Story:
Dr. Martin Harris (Liam Neeson), seines Zeichens Arzt und aus den Vereinigten Staaten kommt zusammen mit seiner Frau Elisabeth (January Jones) nach Berlin um an einem Ärztekongress teilzunehmen.
Im Hotel angekommen bemerkt er, dass er einen Koffer am Flughafen vergessen hat und lässt sich mit einem Taxi zurückfahren. Und da passiert es: das Taxi kommt von der Straße ab und verunglückt. Harris kommt ins Krankenhaus und erwacht erst Tage später aus dem Koma.
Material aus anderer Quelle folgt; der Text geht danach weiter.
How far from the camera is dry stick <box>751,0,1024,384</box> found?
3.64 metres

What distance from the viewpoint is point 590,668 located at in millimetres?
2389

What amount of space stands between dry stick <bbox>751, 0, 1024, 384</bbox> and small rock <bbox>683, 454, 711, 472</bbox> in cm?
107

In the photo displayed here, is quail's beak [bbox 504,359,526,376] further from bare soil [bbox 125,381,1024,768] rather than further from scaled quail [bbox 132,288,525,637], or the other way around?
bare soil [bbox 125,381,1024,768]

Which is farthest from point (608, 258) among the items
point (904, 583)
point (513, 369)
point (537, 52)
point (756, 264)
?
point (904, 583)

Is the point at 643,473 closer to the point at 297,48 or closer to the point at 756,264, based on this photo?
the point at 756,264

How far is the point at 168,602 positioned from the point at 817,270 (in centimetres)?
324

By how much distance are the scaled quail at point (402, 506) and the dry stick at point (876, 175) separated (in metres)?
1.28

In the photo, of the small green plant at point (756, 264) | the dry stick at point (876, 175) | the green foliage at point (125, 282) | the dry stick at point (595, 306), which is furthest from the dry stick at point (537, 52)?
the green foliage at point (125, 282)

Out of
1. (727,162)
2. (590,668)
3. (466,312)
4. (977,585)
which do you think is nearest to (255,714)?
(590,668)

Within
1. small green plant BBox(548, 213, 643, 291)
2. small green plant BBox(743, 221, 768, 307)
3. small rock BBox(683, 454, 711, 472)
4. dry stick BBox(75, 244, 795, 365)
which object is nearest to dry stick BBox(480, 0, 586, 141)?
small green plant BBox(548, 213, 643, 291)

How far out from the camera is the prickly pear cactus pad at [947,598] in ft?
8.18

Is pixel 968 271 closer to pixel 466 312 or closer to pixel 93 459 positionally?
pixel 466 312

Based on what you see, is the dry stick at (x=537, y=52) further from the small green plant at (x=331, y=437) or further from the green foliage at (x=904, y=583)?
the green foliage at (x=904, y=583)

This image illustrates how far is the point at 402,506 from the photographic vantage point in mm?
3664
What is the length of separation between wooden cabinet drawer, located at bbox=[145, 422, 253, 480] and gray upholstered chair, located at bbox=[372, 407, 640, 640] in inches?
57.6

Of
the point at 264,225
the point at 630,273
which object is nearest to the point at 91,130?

Zurück im Hotel angekommen geschieht das unfassbare: keiner erkennt ihn mehr, selbst seine eigene Frau nicht. Und zu allem Übel scheint auch jemand seine Identität angenommen zu haben, denn seine Frau stellt ihm einen ganz anderen Mann als Dr. Martin Harris vor!
Getrieben von der Suche nach seiner eigenen Identität jagt der echte Harris nun durch Berlin, bald gefolgt von Killern die ihm ans Leder wollen!
Hilfe bekommt er vom Ex-Stasi Ernst Jürgen (Bruno Ganz) und der Taxifahrerin Gina (Diane Kruger) – diese hat er auch bitter nötig, denn hinter diesem Komplott steckt viel mehr als es den Anschein hat!

Info:
Yeah, mit „96 Stunden“ hat Liam Neeson ja bereits gezeigt wie man halb Paris auseinander nimmt. Mag einem der Trailer zu „Unknown Identity“ anfangs auf die gleiche Fährte schicken, liegt man falsch. Zwar gibt es auch hier Verfolgungsjagden und vieles mehr, aber der Film lebt von seiner Spannung und ist ein waschechter Thriller.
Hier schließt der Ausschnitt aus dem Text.